Joel Allen, associate professor of religion and the religion and philosophy department's chairman, said he was willing to dive right into the iPad world, even as he admits it's been a challenge.

"I've been genuinely, genuinely surprised about how much fun it is to talk about what we're trying to do with the iPads," Allen said. "We're trying to develop this as much as we can."

The devices have made it easier to administer quizzes and review content in his Religion, Philosophy and Ethics class, which has about 60 students and is geared toward first- and second-year students as part of DWU's general education courses. Allen said it's opened up a world of videos and more creative learning.

"It's a little more personalized and students take a little more ownership of how they're learning it," Allen said.

While every student has an iPad, one might think that each student is burrowed into their device, limiting interaction with their classmates. But Allen said the devices have made collaborating easier, and Roidt said that's one of the emphases of DWU's digital program.

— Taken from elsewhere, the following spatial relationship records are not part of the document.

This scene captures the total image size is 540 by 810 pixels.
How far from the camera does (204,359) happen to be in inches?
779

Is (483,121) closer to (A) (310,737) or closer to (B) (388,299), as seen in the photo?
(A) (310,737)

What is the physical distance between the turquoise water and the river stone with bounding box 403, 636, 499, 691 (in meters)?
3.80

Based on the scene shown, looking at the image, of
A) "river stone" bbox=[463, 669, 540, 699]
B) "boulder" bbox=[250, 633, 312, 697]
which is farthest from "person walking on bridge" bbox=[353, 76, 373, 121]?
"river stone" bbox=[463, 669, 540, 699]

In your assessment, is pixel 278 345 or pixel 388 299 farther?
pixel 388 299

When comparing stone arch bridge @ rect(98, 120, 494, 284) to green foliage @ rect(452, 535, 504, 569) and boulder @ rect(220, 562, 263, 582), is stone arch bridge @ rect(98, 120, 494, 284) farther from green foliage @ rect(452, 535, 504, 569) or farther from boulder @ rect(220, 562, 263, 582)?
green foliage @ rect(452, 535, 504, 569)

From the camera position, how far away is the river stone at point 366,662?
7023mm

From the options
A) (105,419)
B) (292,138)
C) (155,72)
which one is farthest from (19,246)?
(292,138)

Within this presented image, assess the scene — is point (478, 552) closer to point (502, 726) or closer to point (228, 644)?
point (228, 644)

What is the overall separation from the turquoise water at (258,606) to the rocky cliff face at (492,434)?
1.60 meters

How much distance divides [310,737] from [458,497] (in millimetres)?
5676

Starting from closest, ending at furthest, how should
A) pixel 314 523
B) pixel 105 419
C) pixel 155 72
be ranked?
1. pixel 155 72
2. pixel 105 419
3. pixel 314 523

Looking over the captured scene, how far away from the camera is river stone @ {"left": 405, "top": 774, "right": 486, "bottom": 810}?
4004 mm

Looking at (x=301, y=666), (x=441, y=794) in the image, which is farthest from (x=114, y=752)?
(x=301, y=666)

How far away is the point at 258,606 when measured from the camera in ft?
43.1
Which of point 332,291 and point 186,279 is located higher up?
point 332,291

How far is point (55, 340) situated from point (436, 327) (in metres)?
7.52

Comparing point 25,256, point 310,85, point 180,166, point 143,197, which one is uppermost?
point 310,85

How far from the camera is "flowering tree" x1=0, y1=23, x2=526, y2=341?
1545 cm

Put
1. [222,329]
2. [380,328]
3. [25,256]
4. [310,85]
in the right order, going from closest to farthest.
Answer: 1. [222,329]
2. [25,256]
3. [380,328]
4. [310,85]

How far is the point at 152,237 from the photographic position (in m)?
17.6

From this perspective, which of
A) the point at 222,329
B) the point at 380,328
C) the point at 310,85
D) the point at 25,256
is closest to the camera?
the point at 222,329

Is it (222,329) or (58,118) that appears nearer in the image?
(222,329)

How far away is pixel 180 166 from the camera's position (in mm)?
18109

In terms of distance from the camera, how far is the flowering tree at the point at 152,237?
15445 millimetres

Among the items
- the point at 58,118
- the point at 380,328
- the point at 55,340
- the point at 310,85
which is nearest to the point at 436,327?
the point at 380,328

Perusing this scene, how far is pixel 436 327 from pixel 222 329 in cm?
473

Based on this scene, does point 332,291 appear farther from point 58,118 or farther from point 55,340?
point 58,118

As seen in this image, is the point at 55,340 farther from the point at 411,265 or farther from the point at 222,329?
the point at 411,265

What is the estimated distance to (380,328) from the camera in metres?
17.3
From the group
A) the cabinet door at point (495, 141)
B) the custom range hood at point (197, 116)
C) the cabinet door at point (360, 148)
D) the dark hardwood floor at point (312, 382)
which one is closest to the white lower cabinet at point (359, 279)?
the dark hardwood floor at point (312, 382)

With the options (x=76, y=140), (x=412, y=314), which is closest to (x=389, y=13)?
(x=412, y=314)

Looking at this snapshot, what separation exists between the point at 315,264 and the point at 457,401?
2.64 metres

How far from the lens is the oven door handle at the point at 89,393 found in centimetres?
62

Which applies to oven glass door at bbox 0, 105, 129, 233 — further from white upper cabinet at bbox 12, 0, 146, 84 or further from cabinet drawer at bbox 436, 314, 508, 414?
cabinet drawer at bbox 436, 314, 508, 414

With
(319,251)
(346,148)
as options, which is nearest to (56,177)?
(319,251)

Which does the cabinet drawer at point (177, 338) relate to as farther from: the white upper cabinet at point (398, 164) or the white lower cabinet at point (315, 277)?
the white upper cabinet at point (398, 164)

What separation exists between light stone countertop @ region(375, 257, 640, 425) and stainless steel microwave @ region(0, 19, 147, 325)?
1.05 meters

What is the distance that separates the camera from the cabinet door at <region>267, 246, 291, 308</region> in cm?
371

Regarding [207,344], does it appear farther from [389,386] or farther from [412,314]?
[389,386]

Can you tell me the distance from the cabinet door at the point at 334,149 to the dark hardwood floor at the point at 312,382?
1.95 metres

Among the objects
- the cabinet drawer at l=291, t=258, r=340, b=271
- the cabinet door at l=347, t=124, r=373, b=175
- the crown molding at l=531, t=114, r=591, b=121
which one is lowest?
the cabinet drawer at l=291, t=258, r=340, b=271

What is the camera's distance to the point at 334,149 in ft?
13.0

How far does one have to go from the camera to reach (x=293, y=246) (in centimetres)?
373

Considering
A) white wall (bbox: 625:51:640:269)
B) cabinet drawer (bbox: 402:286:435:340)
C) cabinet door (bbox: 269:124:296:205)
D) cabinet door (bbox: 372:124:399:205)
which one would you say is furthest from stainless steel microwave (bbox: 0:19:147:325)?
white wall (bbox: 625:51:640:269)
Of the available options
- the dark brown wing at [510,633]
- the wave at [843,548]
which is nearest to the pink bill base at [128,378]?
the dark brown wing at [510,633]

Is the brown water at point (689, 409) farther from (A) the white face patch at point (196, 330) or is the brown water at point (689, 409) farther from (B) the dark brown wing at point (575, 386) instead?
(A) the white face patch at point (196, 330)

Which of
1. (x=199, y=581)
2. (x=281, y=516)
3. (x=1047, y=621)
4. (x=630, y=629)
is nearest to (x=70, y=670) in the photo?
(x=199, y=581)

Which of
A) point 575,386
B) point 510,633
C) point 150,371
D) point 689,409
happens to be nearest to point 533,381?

"We've had it where students are able to do their group work together and then that can be projected up on to the screen," Roidt said. "Employers really want to see that ability to do work in a team and I think the iPad does help to facilitate that and we want to enhance that going forward."

Mazzer said the devices have really shown to be useful for note-taking, especially for her science classes, which use what is essentially a shared app that works like a large chalkboard with all of the classes' contributions.

"Science is hard to draw and it's a heavy class to just type everything that's said in class," she said. "So with the iPads, students can draw diagrams or take written notes or add a picture they've taken."

As a religion professor teaching some of the oldest philosophies and history known to man, Allen acknowledged that he might not have been expected to be among the earliest adopters of the 21st century technology.

"To me, it's just a new way to do it," he said. "There is definitely a learning curve, and it's being picked up at a tremendous level."

Roidt said surveys will go out to students later this year to collect some data on what has worked and what hasn't, adding that the information will be critical in determining how to shape the program for future students.

"I didn't really know it, the use to what people will put the iPads and how much that will change each of their disciplines," Roidt said. "We're seeing this having an impact in chemistry and teaching poetry, and digital media and design. Students and faculty are doing a lot of this learning on their own and we're seeing the benefits, for sure."